Dataset entries:
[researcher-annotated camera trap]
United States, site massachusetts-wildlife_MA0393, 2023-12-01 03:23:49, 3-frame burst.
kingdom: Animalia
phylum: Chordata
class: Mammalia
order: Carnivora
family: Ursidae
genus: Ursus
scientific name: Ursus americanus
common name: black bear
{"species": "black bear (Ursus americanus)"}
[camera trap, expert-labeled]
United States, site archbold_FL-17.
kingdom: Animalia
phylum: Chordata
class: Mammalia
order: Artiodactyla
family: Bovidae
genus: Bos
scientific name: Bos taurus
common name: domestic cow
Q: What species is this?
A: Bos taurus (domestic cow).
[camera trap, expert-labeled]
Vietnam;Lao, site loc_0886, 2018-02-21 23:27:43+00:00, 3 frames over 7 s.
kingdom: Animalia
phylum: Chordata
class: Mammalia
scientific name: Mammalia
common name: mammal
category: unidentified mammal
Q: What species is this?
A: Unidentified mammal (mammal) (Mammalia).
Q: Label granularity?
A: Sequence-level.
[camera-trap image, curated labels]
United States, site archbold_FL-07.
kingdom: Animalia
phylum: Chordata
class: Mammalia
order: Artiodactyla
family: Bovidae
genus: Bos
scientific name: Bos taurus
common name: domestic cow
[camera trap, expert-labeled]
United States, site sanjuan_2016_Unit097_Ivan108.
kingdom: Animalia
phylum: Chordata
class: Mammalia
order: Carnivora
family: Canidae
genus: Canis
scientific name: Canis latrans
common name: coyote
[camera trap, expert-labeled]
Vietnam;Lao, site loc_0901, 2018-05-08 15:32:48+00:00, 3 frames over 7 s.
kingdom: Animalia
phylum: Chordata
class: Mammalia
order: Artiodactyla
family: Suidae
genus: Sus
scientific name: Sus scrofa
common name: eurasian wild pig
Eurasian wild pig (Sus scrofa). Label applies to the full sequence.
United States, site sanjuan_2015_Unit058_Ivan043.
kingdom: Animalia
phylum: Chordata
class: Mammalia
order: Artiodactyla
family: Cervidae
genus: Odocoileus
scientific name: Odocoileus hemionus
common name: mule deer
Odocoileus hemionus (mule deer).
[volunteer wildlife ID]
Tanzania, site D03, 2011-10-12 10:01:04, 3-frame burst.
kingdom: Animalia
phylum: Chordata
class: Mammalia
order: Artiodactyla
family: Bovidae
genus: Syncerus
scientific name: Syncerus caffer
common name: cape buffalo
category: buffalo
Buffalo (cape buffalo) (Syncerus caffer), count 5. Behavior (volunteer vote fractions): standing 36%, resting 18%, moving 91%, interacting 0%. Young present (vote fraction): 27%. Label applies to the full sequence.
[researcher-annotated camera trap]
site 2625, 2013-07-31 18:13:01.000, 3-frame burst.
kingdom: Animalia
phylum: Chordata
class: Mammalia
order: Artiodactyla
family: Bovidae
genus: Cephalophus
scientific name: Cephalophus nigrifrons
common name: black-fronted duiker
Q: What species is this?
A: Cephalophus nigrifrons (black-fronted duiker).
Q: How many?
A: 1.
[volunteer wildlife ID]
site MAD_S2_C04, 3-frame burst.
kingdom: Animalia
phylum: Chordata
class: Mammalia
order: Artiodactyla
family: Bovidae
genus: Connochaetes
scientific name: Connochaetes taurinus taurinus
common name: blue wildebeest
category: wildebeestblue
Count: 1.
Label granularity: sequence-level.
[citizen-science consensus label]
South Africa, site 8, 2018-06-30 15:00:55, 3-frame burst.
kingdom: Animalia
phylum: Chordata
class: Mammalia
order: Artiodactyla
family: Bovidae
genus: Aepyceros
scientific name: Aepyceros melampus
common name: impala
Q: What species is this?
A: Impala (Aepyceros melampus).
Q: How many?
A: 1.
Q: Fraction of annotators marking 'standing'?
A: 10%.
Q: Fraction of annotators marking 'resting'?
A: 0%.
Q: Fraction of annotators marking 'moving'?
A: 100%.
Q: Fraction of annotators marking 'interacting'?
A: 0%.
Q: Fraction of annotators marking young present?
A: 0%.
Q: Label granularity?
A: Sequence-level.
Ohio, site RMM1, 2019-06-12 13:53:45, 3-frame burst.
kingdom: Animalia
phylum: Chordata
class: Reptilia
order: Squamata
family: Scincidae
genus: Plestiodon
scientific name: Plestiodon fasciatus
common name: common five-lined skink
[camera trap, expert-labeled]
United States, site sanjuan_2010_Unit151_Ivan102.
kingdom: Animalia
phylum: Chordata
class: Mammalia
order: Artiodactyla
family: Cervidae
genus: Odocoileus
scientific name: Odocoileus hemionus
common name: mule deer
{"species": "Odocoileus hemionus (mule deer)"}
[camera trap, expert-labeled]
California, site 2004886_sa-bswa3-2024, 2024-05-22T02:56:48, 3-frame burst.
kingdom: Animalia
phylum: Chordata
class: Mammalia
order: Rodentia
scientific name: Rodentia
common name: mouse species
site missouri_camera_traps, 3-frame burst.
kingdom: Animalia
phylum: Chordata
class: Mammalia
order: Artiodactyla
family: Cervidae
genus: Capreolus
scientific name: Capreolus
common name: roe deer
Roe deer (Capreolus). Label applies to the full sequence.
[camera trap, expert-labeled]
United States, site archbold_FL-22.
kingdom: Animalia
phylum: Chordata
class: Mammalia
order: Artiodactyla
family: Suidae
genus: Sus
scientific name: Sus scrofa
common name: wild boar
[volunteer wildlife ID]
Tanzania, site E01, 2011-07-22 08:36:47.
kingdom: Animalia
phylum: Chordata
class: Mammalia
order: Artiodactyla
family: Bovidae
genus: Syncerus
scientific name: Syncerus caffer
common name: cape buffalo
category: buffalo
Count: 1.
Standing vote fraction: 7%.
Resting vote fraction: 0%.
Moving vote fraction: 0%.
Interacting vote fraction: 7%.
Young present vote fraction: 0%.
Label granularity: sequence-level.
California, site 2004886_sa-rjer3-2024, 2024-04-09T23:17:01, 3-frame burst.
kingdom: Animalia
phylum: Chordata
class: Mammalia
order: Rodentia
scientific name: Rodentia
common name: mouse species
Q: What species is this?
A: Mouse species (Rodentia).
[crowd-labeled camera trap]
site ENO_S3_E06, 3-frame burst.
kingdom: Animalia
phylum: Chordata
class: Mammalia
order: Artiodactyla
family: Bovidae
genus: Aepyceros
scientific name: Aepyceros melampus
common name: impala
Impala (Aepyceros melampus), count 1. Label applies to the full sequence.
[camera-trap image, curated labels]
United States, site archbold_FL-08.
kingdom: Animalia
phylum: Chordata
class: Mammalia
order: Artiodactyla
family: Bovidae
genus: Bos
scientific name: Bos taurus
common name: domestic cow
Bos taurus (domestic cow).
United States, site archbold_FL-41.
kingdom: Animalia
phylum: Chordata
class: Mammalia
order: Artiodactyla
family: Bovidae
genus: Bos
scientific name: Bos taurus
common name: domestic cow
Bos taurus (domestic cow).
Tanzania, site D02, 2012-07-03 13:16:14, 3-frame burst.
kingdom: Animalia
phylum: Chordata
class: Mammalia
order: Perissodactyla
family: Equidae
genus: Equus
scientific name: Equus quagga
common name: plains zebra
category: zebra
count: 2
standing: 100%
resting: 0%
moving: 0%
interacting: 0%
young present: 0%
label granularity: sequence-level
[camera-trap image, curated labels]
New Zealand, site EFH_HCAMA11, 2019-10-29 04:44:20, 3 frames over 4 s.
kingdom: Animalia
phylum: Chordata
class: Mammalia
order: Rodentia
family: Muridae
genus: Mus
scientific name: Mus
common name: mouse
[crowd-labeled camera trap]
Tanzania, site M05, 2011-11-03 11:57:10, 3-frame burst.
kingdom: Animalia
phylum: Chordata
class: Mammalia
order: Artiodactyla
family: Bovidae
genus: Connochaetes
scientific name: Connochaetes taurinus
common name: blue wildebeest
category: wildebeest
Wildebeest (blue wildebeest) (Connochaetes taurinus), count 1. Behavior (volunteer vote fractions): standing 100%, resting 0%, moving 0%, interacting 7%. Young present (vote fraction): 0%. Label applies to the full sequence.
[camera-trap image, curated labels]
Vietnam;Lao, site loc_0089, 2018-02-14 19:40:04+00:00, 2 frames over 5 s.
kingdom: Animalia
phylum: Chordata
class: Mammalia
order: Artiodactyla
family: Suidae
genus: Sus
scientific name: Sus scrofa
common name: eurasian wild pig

• Problem: A copy of each line above that holds the word "annotators" is the expected answer.

• Exercise solution:
Q: Fraction of annotators marking 'standing'?
Q: Fraction of annotators marking 'resting'?
Q: Fraction of annotators marking 'moving'?
Q: Fraction of annotators marking 'interacting'?
Q: Fraction of annotators marking young present?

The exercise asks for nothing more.